:: Written exercise a ::
Repeat everything in the listing from the line containing "What is the distance from the point" down to the end of the listing, with both ends included.
+ + + +
# Dk Tobacco



## Waheebh

Hey guys

I'm in need of a new recipe for my DK Tobacco flavour?

any suggestions?


----------



## stevie g

nope sorry. The dk tobacco is very sweet from my recollection.


----------



## Waheebh

I get that too. Its not that I don't enjoy it. I just was not entirely sure what i was going to do with it when I bought it.


----------



## stevie g

what % do you use it at?.

what other flavours do you have to mix it with?.


----------



## Wesley

Waheebh said:


> Hey guys
> 
> I'm in need of a new recipe for my DK Tobacco flavour?
> 
> any suggestions?


I had great results with this recipe:

70/30 VG/PG

DK Tobacco 5%
TFA Hazelnut 2%
TFA French Vanilla 2% (you could substitute this with TFA Vanilla Swirl for less sweetness)

This absolutely must steep for at least 4 weeks - before then it tastes likes flowers. After 6 weeks the sweetness fades and the tobacco really starts shining.
+ + + +
:: Written exercise b ::
In the DK Tobacco thread, what is the minimum time the suggested recipe must steep?

Entries on spatial positioning:
+ + + +
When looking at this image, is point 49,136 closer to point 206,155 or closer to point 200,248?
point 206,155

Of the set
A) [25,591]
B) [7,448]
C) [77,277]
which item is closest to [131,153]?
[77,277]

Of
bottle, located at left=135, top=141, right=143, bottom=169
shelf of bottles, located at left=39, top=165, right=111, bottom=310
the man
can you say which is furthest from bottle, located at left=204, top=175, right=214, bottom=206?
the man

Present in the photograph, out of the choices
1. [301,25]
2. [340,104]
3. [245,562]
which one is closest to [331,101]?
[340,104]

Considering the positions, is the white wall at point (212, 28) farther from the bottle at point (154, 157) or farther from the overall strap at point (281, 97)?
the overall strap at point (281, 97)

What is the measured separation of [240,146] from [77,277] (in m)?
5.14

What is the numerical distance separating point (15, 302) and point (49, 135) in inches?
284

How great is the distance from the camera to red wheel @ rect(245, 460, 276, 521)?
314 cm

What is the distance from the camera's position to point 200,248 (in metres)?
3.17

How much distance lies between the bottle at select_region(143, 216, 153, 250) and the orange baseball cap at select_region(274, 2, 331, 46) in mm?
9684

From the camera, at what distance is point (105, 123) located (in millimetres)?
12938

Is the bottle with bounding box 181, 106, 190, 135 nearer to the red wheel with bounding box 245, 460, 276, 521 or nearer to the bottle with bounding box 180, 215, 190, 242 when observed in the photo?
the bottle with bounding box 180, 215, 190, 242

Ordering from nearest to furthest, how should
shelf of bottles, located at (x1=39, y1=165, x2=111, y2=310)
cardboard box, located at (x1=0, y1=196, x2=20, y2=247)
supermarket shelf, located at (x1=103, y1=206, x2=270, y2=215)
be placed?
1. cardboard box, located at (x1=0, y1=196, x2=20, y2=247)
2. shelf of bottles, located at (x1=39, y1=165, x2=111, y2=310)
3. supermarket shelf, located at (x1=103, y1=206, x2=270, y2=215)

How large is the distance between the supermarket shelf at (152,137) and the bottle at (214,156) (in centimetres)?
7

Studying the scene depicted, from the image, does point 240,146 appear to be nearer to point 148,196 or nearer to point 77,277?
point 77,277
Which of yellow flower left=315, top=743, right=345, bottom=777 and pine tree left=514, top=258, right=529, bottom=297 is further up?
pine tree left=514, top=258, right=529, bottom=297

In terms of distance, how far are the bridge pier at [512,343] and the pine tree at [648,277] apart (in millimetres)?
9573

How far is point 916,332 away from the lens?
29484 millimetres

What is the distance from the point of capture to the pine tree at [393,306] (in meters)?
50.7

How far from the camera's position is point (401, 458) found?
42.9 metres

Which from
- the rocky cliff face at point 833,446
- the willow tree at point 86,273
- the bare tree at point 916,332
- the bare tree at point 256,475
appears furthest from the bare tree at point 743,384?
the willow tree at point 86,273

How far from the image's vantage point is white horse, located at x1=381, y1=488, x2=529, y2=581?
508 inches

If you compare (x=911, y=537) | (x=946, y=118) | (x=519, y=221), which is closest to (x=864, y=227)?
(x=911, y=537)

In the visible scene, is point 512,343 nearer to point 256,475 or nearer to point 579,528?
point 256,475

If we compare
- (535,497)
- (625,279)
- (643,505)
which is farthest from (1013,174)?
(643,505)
+ + + +
:: Problem solution a ::
What is the distance from the point of capture to the pine tree at [393,306] (in meters)?
50.7

How far from the camera's position is point (401, 458) found?
42.9 metres

Which from
- the rocky cliff face at point 833,446
- the willow tree at point 86,273
- the bare tree at point 916,332
- the bare tree at point 256,475
appears furthest from the bare tree at point 743,384?
the willow tree at point 86,273

How far from the image's vantage point is white horse, located at x1=381, y1=488, x2=529, y2=581?
508 inches

If you compare (x=911, y=537) | (x=946, y=118) | (x=519, y=221), which is closest to (x=864, y=227)?
(x=911, y=537)

In the visible scene, is point 512,343 nearer to point 256,475 or nearer to point 579,528?
point 256,475

If we compare
- (535,497)
- (625,279)
- (643,505)
which is farthest from (1013,174)?
(643,505)

:: Problem solution b ::
At least 4 weeks.